### PAGE TEXT:
--- Begin ---

File size: 7,247 Bytes

ca573f9

# Banking77 Intent Classifier — DistilBERT + LoRA Fine-Tuning

![Python](https://img.shields.io/badge/Python-3.10-blue)
![PyTorch](https://img.shields.io/badge/PyTorch-2.0-orange)
![HuggingFace](https://img.shields.io/badge/HuggingFace-Transformers-yellow)
![LoRA](https://img.shields.io/badge/PEFT-LoRA-green)

## Problem Statement

Customer support systems receive thousands of messages daily. 
Manually routing each message to the correct department is 
slow, expensive, and error-prone. This project builds an 
automated intent classifier that categorizes customer banking 
queries into 77 distinct intents — enabling instant, accurate 
routing without human intervention.

--- End ---

### WHAT IS ASKED:
[a] Turn the entries, from the first line of the entries through the line containing "282, 330, 332, 431", into a Markdown table with the columns "No." and "Line", with one numbered row per line and blank lines omitted.
[b] Go on with the Banking77 intent classifier write-up, picking up after its final sentence.

### RECORD SET:
--- Begin ---

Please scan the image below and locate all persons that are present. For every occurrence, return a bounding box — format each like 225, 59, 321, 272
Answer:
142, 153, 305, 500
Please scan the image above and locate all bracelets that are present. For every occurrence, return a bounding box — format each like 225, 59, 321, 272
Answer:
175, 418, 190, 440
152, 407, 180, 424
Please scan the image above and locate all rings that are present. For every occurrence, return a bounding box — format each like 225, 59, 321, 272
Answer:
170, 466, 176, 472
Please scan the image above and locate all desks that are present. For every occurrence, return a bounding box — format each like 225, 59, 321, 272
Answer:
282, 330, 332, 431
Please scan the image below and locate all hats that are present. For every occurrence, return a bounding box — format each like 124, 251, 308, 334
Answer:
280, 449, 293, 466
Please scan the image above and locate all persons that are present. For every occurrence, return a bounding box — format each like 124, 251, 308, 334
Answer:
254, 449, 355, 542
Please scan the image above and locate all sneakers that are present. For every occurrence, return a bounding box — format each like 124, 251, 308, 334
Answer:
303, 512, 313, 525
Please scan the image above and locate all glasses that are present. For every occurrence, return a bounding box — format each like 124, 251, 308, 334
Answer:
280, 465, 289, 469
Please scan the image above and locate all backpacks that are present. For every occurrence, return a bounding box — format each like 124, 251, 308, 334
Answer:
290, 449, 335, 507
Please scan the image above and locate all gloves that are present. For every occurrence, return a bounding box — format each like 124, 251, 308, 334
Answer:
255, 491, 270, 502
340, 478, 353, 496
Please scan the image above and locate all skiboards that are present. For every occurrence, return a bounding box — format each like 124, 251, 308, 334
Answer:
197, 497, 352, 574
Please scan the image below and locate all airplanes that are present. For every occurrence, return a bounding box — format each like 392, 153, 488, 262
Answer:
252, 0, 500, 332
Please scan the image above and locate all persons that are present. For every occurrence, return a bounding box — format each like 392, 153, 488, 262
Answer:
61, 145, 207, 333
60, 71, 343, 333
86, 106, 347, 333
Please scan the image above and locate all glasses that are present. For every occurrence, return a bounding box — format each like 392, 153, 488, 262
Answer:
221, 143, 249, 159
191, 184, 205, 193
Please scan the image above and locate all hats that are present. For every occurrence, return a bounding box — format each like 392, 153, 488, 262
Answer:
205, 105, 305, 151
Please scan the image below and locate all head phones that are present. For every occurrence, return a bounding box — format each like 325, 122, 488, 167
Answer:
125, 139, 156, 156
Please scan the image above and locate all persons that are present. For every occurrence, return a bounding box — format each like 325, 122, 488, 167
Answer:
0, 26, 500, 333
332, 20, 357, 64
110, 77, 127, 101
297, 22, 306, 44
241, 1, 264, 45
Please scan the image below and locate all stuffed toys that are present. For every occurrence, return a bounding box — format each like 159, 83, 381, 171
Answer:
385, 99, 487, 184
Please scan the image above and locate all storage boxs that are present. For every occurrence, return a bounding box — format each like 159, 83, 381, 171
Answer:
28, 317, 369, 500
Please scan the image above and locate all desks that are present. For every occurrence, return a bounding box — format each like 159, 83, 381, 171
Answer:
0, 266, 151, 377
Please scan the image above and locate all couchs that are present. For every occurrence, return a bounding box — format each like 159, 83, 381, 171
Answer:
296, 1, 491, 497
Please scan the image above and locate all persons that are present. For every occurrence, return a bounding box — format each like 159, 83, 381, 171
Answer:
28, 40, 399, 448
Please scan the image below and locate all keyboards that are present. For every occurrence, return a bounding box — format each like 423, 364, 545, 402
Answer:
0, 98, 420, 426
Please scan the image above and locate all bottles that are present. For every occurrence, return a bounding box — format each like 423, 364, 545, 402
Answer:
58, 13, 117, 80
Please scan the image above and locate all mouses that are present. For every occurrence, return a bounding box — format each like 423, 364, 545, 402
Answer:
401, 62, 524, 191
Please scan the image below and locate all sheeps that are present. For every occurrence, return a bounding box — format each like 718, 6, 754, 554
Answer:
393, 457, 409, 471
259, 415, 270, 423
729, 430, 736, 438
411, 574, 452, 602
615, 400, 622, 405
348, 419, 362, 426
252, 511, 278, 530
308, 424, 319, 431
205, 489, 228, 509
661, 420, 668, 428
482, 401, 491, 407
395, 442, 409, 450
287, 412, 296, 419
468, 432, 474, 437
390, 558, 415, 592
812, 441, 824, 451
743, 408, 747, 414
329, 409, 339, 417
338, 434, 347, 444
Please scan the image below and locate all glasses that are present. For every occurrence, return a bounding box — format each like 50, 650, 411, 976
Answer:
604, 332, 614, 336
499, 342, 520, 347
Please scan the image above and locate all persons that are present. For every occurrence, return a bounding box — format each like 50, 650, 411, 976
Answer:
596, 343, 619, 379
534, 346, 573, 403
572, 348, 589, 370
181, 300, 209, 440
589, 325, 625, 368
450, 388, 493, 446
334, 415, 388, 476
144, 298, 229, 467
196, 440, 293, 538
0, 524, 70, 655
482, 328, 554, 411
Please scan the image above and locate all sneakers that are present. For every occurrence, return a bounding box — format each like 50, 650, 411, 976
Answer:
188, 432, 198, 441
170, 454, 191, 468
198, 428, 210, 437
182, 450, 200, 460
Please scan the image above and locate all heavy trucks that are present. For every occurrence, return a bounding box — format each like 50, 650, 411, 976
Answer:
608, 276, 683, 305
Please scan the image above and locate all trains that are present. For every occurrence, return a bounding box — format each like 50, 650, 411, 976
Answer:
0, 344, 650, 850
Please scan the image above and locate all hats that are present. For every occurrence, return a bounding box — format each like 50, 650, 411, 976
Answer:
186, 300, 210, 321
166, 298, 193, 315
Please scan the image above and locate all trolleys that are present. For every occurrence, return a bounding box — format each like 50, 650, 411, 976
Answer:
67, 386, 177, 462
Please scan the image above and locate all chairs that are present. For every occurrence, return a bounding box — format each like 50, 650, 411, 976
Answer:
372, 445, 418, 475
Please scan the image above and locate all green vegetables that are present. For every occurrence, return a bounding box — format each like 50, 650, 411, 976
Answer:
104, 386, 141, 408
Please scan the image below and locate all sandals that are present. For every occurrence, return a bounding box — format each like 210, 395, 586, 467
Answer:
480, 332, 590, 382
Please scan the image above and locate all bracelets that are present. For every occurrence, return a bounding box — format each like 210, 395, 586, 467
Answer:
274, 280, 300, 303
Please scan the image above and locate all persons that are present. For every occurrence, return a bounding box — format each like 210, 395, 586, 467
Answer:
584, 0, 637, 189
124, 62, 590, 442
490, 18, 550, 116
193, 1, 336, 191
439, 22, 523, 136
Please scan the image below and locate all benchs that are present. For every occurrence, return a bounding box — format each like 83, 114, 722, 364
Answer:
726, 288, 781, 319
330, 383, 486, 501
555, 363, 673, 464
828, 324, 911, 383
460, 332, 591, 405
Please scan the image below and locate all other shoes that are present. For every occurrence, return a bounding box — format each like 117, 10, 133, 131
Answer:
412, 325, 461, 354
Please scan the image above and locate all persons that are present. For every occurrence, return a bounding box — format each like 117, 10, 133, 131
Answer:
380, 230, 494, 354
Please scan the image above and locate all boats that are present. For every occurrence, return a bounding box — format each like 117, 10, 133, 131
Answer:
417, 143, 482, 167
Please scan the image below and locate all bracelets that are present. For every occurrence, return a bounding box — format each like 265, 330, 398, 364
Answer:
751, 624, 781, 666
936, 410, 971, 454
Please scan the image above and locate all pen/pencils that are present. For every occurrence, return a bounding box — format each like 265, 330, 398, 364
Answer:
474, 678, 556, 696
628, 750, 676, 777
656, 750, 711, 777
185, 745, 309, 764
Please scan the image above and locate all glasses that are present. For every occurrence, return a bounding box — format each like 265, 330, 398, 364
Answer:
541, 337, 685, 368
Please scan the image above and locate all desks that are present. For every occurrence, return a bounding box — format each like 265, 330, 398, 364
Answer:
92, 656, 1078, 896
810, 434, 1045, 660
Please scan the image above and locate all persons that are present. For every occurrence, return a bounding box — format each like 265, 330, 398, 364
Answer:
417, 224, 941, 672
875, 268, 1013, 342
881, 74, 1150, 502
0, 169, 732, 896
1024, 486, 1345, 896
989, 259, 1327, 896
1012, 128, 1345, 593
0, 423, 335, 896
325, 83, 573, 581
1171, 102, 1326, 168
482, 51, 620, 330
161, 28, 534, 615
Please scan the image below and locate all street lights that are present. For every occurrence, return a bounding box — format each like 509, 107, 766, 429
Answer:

--- End ---

### RESULTS IN ORDER:
[a]
| No. | Line |
|---|---|
| 1 | Please scan the image below and locate all persons that are present. For every occurrence, return a bounding box — format each like 225, 59, 321, 272 |
| 2 | Answer: |
| 3 | 142, 153, 305, 500 |
| 4 | Please scan the image above and locate all bracelets that are present. For every occurrence, return a bounding box — format each like 225, 59, 321, 272 |
| 5 | Answer: |
| 6 | 175, 418, 190, 440 |
| 7 | 152, 407, 180, 424 |
| 8 | Please scan the image above and locate all rings that are present. For every occurrence, return a bounding box — format each like 225, 59, 321, 272 |
| 9 | Answer: |
| 10 | 170, 466, 176, 472 |
| 11 | Please scan the image above and locate all desks that are present. For every occurrence, return a bounding box — format each like 225, 59, 321, 272 |
| 12 | Answer: |
| 13 | 282, 330, 332, 431 |

[b]
**Real-world challenge:** How do you fine-tune a transformer 
model for production use when you have no GPU, no expensive 
API costs, and limited compute resources?

**Solution:** Parameter Efficient Fine-Tuning using LoRA — 
training only 1.17% of model parameters while retaining 
full model capability.

---

## Dataset

**Banking77** — Industry standard customer support benchmark

| Property | Value |
|---|---|
| Training examples | 10,003 |
| Test examples | 3,080 |
| Intent classes | 77 |
| Average text length | 59.5 characters |
| Class imbalance ratio | 5.34x |

Sample intents: `lost_or_stolen_card`, `declined_card_payment`, 
`change_pin`, `top_up_by_card`, `fiat_currency_support`

---

## Architecture & Technical Decisions

### Why DistilBERT over BERT-base?

| Model | Parameters | Performance | Memory |
|---|---|---|---|
| BERT-base | 110M | 100% | High |
| DistilBERT | 66M | 97% | 40% less |

DistilBERT retains 97% of BERT's performance through knowledge 
distillation while using 40% fewer parameters. Critical for 
training on free Colab T4 GPU without memory crashes.

### Why LoRA?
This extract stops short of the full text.